JOB
Give these lines again, putting "icy slope" wherever "snowy slope" appears and leaving everything else as it is.

===

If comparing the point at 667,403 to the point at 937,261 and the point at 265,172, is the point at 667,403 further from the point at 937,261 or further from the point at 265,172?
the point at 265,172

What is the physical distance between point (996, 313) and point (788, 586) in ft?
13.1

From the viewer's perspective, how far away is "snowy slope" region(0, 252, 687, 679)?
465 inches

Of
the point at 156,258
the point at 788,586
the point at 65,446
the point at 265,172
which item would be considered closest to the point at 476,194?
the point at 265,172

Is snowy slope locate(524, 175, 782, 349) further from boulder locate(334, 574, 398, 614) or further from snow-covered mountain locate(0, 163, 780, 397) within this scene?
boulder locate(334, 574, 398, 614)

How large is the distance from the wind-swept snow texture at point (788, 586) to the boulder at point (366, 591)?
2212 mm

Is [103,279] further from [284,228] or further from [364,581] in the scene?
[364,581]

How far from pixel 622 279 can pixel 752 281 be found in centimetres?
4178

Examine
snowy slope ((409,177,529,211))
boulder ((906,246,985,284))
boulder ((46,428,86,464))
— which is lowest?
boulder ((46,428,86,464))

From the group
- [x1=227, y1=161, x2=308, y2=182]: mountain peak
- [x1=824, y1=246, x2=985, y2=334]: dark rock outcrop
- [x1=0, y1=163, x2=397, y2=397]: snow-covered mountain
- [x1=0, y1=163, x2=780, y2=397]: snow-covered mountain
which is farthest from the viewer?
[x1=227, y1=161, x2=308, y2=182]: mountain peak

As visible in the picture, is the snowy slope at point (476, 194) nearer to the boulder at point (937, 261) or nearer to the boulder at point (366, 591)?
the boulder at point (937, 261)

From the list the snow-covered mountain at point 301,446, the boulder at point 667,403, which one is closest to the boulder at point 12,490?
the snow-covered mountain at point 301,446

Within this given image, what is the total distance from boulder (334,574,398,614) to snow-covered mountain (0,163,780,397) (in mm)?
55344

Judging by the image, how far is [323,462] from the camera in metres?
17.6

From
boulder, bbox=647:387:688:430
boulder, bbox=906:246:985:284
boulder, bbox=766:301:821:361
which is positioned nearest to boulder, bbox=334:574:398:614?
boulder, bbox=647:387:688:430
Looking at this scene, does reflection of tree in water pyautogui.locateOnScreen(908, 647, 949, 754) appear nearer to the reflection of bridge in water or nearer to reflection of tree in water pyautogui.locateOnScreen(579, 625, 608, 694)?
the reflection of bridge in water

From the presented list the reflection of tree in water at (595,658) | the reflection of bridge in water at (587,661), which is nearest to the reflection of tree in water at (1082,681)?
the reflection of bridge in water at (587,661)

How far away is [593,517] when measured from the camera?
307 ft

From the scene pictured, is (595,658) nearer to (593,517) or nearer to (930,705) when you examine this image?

===

SOLUTION FOR THIS EXERCISE
If comparing the point at 667,403 to the point at 937,261 and the point at 265,172, is the point at 667,403 further from the point at 937,261 or further from the point at 265,172?
the point at 265,172

What is the physical distance between point (996, 313) and point (788, 586) in ft?
13.1

From the viewer's perspective, how far away is "icy slope" region(0, 252, 687, 679)?
465 inches

Of
the point at 156,258
the point at 788,586
the point at 65,446
the point at 265,172
which item would be considered closest to the point at 476,194?
the point at 265,172

Is icy slope locate(524, 175, 782, 349) further from boulder locate(334, 574, 398, 614) or further from snow-covered mountain locate(0, 163, 780, 397) within this scene?
boulder locate(334, 574, 398, 614)

How large is the distance from the wind-swept snow texture at point (788, 586) to the boulder at point (366, 591)?
2212 mm

Is [103,279] further from [284,228] or further from [364,581] in the scene?
[364,581]

How far from pixel 622 279 can pixel 752 281 be found in centimetres?
4178

Examine
icy slope ((409,177,529,211))
boulder ((906,246,985,284))
boulder ((46,428,86,464))
— which is lowest?
boulder ((46,428,86,464))

From the group
- [x1=227, y1=161, x2=308, y2=182]: mountain peak
- [x1=824, y1=246, x2=985, y2=334]: dark rock outcrop
- [x1=0, y1=163, x2=397, y2=397]: snow-covered mountain
- [x1=0, y1=163, x2=780, y2=397]: snow-covered mountain
which is farthest from the viewer?
[x1=227, y1=161, x2=308, y2=182]: mountain peak

As visible in the picture, is the icy slope at point (476, 194) nearer to the boulder at point (937, 261) or nearer to the boulder at point (366, 591)?
the boulder at point (937, 261)

From the list the snow-covered mountain at point 301,446, the boulder at point 667,403, which one is closest to the boulder at point 12,490?
the snow-covered mountain at point 301,446

Within this given image, what is the total distance from boulder (334,574,398,614) to snow-covered mountain (0,163,780,397) (in mm)?
55344

Judging by the image, how far is [323,462] from the camera in metres?
17.6

From
boulder, bbox=647:387:688:430
boulder, bbox=906:246:985:284
boulder, bbox=766:301:821:361
which is positioned nearest to boulder, bbox=334:574:398:614?
boulder, bbox=647:387:688:430
Looking at this scene, does reflection of tree in water pyautogui.locateOnScreen(908, 647, 949, 754) appear nearer to the reflection of bridge in water or nearer to reflection of tree in water pyautogui.locateOnScreen(579, 625, 608, 694)?
the reflection of bridge in water

From the presented list the reflection of tree in water at (595,658) | the reflection of bridge in water at (587,661), which is nearest to the reflection of tree in water at (1082,681)?
the reflection of bridge in water at (587,661)

How far away is [593,517] when measured from the camera?
307 ft

From the scene pictured, is (595,658) nearer to (593,517) or nearer to (930,705) when you examine this image?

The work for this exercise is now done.